====== DATASET

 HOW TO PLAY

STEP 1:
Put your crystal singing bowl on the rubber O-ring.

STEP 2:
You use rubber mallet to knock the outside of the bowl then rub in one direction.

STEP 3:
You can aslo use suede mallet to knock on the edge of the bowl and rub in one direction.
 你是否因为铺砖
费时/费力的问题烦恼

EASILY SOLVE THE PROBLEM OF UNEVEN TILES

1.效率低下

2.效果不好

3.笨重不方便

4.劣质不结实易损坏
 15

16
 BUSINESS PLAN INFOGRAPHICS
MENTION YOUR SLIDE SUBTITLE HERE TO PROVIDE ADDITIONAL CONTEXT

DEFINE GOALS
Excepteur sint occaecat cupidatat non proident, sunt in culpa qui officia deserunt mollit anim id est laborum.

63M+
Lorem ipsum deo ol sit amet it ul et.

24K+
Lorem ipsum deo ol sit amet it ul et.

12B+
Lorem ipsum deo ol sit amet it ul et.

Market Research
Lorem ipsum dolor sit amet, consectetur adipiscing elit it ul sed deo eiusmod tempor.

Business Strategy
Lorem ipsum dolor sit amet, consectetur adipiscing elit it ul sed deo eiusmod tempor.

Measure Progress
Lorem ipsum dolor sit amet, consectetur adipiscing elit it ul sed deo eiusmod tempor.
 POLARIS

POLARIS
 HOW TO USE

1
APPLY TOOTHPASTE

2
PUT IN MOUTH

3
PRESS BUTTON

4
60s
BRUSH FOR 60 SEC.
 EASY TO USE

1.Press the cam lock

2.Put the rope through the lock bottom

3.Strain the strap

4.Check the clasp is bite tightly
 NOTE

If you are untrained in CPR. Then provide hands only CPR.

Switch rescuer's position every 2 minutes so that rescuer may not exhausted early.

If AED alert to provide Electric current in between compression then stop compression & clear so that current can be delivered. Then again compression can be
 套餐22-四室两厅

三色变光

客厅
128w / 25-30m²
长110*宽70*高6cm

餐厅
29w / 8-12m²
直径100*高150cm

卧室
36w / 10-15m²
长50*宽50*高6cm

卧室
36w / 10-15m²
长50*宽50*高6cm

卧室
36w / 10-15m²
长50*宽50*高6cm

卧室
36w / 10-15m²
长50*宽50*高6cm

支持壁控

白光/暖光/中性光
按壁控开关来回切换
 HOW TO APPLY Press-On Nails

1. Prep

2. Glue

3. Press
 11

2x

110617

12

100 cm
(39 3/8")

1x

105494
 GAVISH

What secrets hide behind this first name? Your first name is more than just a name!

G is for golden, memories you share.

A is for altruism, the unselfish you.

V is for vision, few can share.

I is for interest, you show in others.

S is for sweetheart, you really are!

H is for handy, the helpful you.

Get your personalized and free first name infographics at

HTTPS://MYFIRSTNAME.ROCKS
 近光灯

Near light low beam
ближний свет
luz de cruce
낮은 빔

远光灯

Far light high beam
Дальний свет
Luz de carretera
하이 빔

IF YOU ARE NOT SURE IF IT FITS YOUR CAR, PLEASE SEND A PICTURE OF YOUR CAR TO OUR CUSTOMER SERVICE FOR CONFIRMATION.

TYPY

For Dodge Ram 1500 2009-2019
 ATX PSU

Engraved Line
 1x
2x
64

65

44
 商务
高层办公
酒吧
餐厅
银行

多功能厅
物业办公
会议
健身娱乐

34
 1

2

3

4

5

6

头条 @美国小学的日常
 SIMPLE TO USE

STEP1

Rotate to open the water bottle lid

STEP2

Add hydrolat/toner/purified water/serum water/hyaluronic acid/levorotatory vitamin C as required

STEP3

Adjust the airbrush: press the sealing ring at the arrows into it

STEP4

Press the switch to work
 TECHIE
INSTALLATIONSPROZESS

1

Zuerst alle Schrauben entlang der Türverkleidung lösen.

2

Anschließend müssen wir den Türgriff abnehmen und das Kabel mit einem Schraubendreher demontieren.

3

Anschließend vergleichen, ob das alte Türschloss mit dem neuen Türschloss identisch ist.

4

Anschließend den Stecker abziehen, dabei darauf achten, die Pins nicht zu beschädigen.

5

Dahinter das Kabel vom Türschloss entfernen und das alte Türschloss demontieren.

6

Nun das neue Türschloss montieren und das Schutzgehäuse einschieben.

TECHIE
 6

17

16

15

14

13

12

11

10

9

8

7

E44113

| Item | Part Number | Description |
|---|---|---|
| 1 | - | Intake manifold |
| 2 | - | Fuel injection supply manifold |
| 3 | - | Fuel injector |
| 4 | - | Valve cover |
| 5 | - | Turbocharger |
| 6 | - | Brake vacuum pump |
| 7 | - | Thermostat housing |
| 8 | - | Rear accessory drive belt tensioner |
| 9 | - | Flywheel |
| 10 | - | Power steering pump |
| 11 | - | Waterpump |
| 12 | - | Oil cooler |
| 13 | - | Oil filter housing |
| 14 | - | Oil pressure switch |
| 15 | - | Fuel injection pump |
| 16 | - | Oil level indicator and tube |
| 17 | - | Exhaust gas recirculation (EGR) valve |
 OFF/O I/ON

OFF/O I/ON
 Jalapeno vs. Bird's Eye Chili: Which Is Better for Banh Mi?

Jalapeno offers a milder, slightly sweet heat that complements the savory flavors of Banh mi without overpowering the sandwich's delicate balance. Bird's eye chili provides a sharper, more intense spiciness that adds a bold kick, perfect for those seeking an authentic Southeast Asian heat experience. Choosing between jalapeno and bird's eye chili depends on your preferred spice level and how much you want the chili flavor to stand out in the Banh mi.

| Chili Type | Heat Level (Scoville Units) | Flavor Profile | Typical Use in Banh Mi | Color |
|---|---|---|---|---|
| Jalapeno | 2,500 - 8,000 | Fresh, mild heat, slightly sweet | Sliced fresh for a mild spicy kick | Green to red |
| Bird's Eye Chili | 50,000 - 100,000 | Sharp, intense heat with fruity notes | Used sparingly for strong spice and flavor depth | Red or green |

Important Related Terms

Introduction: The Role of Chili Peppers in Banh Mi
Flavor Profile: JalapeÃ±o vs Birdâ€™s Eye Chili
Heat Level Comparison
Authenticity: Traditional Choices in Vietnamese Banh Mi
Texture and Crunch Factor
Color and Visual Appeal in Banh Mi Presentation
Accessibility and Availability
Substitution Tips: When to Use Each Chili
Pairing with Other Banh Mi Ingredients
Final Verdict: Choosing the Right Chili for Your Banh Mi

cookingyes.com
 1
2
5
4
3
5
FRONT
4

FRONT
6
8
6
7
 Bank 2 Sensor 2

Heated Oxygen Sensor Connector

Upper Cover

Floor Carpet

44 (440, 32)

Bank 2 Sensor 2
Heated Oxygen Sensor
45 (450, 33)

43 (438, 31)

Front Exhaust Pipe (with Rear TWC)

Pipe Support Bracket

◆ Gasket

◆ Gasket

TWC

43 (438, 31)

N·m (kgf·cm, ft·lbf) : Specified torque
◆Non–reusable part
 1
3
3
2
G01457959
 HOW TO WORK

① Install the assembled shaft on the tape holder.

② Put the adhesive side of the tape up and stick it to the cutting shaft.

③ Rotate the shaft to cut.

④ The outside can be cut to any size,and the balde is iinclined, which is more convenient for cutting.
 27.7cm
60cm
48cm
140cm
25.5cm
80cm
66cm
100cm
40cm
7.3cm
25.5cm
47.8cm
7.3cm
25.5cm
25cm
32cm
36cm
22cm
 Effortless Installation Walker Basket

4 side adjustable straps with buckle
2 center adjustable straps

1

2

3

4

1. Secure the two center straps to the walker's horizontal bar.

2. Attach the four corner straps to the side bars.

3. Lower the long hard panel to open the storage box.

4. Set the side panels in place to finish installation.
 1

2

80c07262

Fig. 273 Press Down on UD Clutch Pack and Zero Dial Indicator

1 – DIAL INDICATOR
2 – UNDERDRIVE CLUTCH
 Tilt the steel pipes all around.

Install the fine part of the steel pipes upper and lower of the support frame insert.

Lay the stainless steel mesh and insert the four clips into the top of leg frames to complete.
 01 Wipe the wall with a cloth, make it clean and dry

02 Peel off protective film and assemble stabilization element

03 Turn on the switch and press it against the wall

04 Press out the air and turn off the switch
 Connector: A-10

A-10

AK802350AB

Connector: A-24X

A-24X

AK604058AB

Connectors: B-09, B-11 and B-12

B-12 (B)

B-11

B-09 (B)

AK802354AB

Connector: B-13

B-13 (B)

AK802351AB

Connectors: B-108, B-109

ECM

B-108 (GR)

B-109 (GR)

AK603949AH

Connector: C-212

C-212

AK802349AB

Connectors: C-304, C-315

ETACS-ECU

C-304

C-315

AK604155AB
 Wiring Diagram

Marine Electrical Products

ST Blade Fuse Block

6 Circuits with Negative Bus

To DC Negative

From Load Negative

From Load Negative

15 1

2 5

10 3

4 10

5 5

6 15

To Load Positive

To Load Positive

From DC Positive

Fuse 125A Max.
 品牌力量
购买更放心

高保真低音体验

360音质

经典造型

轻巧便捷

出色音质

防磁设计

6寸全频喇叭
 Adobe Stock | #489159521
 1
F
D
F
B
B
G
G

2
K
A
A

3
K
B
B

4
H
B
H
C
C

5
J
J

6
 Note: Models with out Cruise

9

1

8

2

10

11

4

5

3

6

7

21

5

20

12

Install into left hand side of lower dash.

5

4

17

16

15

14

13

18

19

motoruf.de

============

§ **WORK REQUEST**: Reproduce word for word the material above, beginning with the line that contains "Fig. 273 Press" and ending with the line that contains "Connectors: B-09, B-11 and B-12".

§ **SOLUTION FOR THIS EXERCISE**:
Fig. 273 Press Down on UD Clutch Pack and Zero Dial Indicator

1 – DIAL INDICATOR
2 – UNDERDRIVE CLUTCH
 Tilt the steel pipes all around.

Install the fine part of the steel pipes upper and lower of the support frame insert.

Lay the stainless steel mesh and insert the four clips into the top of leg frames to complete.
 01 Wipe the wall with a cloth, make it clean and dry

02 Peel off protective film and assemble stabilization element

03 Turn on the switch and press it against the wall

04 Press out the air and turn off the switch
 Connector: A-10

A-10

AK802350AB

Connector: A-24X

A-24X

AK604058AB

Connectors: B-09, B-11 and B-12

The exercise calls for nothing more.